I'm a bit emotionally weak, one minute I can do the reasoning to myself that will do me no good, another minute I feel like I have to say thankyou to him ..Uhm Im always like that, and I really want to change to be more assertive

But anyway, thanks so much for ur advice as they've been very helpful to get this thought off my mind :smile:

Reply 15

You've waited far too long, it'll be weird and awkward and send some really weird signals, like you're maybe hinting at something.
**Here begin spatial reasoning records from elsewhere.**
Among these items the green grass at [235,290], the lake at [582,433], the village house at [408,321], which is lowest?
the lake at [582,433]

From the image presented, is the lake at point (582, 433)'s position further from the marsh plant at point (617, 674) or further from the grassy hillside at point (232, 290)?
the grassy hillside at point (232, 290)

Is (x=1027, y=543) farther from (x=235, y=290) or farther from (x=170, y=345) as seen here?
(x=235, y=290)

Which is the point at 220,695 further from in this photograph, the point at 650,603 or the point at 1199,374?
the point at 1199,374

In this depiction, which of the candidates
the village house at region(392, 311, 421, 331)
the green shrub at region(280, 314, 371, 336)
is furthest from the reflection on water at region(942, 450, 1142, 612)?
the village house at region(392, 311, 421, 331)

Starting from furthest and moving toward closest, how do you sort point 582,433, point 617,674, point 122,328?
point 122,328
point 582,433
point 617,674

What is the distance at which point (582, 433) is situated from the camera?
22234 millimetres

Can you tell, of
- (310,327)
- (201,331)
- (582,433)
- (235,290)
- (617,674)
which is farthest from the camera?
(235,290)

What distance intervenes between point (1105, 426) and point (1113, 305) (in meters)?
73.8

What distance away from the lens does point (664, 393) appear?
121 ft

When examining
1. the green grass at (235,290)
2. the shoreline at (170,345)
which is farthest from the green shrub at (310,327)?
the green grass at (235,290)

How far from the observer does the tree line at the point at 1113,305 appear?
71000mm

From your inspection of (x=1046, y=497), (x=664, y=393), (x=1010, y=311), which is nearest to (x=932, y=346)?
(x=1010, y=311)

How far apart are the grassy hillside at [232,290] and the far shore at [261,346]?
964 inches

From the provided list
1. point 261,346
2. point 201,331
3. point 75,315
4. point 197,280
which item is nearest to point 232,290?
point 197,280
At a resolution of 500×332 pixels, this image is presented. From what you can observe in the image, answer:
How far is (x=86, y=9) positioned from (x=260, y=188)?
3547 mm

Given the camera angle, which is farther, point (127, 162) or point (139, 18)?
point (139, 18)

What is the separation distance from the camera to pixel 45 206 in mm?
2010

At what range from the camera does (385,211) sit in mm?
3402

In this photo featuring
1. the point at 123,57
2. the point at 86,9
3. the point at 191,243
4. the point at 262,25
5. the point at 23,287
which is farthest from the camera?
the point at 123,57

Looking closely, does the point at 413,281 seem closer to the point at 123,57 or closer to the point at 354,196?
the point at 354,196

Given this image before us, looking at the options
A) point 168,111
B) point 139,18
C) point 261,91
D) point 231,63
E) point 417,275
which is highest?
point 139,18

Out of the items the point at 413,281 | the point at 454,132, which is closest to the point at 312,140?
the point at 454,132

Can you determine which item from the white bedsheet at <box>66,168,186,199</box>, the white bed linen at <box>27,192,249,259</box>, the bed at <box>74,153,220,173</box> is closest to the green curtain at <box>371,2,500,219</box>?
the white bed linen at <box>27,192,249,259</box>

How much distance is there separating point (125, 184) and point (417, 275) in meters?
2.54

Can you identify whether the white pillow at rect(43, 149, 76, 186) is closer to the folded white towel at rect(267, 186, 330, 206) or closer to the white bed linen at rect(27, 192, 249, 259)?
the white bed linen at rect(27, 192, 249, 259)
Plus, he was a complete ****** to you. So I wouldn't advise you sending him a thank you note.

Reply 16

There's no need to thank him, people just know when they were appreciated. He may have helped you but the cons far outweigh the pros. Its hard when they are your first love but don't allow him to hurt you again, a nice guy may come along when you least expect it and an annoying messy ex wouldn't help!

Reply 17

Im really grateful for ur support

I don't really know how to deal with this guy as we have that common friend and that's his best mate but he's close to me as we're at the same uni and that friend is really nice to me as well except for the part that he concealed my ex's cheating and I found out through his e-mail address when he gave me the password to help him with few things.

Can anyone give me more advice ? :frown:

Reply 18

Anyone?

Reply 19

Anonymous
Anyone?


Yup, work on your self-esteem so you don't end up as a doormat a second, third or fourth time around.